(Bloomberg) -- “Oats know” is an old adage in Chicago grains markets, where moves in thinly traded oats can be a precursor for what may happen in the larger-volume corn and wheat contracts.
What oats may know this week is that bitter winter storms that slammed parts of southern Canada and the northern U.S. have threatened serious damage to grain still standing in the fields.
Oats for December delivery are poised to climb to a record close the contract that debuted about two years ago. Futures rose as much as 3%, the biggest intraday gain in two months.
“It’s mostly weather-related,” Dan Anderson, vice president of grain sales at brokerage ED&F Man Capital in Chicago, said by phone. “It’s tough getting the harvest in.”

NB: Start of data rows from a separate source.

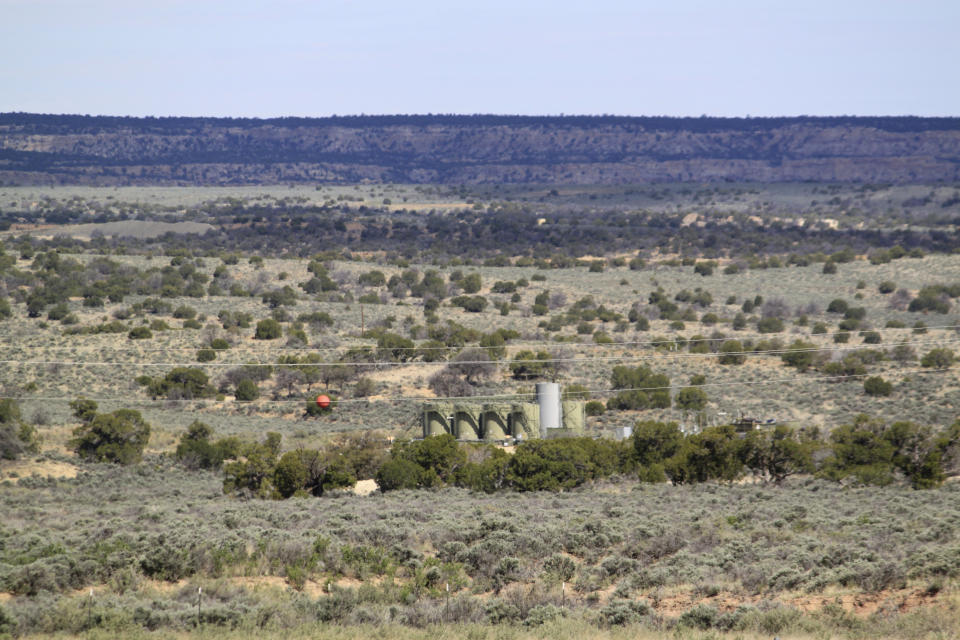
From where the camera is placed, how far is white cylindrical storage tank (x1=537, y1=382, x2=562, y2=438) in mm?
44031

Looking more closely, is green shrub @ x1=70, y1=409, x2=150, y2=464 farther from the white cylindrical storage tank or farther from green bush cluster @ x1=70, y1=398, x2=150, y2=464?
the white cylindrical storage tank

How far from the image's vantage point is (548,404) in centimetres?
4412

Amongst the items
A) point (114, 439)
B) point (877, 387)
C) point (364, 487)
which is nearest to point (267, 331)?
point (114, 439)

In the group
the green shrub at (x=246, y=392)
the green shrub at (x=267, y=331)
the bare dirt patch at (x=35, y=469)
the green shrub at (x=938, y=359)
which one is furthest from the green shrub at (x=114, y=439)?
the green shrub at (x=938, y=359)

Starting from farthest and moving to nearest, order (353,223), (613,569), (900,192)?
(900,192), (353,223), (613,569)

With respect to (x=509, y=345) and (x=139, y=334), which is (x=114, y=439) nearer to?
(x=139, y=334)

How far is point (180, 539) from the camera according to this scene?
23.8 metres

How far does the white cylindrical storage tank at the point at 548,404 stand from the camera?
1734 inches

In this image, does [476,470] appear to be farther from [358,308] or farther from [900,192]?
[900,192]

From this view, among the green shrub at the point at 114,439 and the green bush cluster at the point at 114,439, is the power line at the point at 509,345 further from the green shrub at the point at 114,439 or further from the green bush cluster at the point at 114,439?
the green shrub at the point at 114,439

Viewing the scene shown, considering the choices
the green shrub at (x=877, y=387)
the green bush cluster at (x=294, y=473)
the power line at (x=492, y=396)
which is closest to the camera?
the green bush cluster at (x=294, y=473)

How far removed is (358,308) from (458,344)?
16.1 metres

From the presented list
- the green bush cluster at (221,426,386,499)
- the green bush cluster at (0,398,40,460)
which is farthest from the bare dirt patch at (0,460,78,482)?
the green bush cluster at (221,426,386,499)

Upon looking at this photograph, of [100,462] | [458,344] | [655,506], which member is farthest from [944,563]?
[458,344]
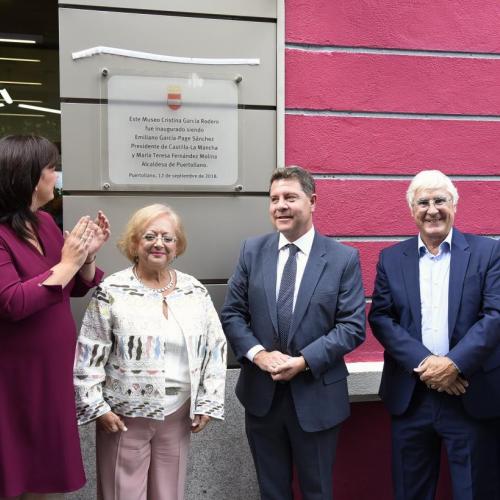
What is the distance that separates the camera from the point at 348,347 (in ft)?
10.2

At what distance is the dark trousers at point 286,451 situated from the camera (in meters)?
3.18

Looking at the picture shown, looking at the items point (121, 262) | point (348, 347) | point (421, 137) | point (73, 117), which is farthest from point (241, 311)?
point (421, 137)

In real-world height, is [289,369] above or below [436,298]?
below

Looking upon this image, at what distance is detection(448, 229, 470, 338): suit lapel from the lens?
319 centimetres

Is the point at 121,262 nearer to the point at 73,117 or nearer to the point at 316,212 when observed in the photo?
the point at 73,117

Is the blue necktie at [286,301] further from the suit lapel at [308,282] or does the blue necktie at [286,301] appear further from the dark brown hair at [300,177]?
the dark brown hair at [300,177]

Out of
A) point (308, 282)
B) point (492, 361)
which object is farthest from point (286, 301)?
point (492, 361)

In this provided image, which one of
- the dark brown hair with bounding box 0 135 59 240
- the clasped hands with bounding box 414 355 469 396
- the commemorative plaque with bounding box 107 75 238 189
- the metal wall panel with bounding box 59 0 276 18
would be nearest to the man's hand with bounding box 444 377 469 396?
the clasped hands with bounding box 414 355 469 396

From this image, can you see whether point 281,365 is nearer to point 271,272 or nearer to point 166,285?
point 271,272

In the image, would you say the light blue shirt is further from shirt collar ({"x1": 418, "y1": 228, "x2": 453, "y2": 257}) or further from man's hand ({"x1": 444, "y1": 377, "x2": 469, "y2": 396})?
man's hand ({"x1": 444, "y1": 377, "x2": 469, "y2": 396})

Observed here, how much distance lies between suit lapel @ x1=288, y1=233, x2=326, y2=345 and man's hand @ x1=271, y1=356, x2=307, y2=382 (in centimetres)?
13

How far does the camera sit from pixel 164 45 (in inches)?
151

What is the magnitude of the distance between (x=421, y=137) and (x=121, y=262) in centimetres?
204

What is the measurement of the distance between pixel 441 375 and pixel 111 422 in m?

Blizzard-like conditions last week along the U.S.-Canada border left snowcover of as much as 2 feet (0.6 meter) in parts of the area, with some crops likely being lost as a result. The oats harvest had been delayed in Canada, which was expected to reap about 18% of global production, according to U.S. Department of Agriculture data.
Still, with snow covering fields, it may take weeks before damage is known. That may be why corn and wheat have so far been slow to react -- both crops were little changed in Chicago on Monday.
“It’s going to be a week, if not two weeks, before we know what happened with this winter storm,” Karl Setzer, an analyst at AgriVisor LLC, said by phone. “There’s going to be some crop loss.”